Subtle? Not entirely.

“Grandma, how did you know that you wanted to marry Grandpa?” I asked one afternoon.

She thought about it a moment, her eyes wandering toward the rows of old black-and-white photos, images of her as a smiling girl, a bride, a young mother, a grandmother and then a great-grandmother. “You reach a point,” she said, “when you realize that you just don’t want to imagine life without him.”

“You felt that way?” I asked.

“Oh, sure. Besides,” she said, shrugging, “I knew that he could not live without me.”

Finally, on one visit, Grandma put aside even the pretense of subtlety. “How long until he’s done with medical school?” she started in.

“A couple of years,” I answered, knowing what she was really thinking.

Grandma’s eyes went wide. “A couple of years? You’re not going to make him wait that long, are you?”

“Why not?” I asked. “What’s the rush? We’re so young.”

She knit her hands together, rubbing the crinkled ring finger on which she still wore the small diamond my grandfather had given to her so many decades before. “Alli, when you have a guy like Dave, you have to appreciate what you’ve got. Don’t wait too long. Some other girl might come along who sees how great he is, and he might realize that he’s tired of waiting.”

It sounded quaint and archaic, precisely the type of cautionary advice one might expect from a grandmother who courted and married during the Great Depression, before women had won widespread opportunities for higher education or careers of their own. But even as I chuckled, shrugging the warning aside, I did notice a slight uptick in my pulse.

Someone else? Someone else for Dave? Dave deciding to marry someone other than me? Was such a thing possible? The thought filled me with panic. I didn’t want to think of it. You reach a point when you realize that you just don’t want to imagine life without him.
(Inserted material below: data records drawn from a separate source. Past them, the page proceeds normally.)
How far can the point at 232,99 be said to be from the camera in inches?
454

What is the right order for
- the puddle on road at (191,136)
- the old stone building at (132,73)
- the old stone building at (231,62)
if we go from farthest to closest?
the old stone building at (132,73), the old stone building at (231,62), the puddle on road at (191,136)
I didn’t want to imagine a life in which Dave was with anyone but me, or me with anyone but him. I had always just assumed that it would be us. I had always taken it as a given, even as I’d brushed Grandma’s questions and hints aside.

Maybe Grandma was more right than I had realized—maybe with her age and her wisdom she knew something I didn’t. Maybe when it came to choosing a life partner, it was important not to take anything, especially the other person, for granted.

Perhaps Grandma had seen Dave and picked him for me, even before I’d known to pick him for myself. One thing I knew for sure, thanks to Grandma: I realized then that I did want to marry the guy. More than I had admitted to my grandmother—or to myself.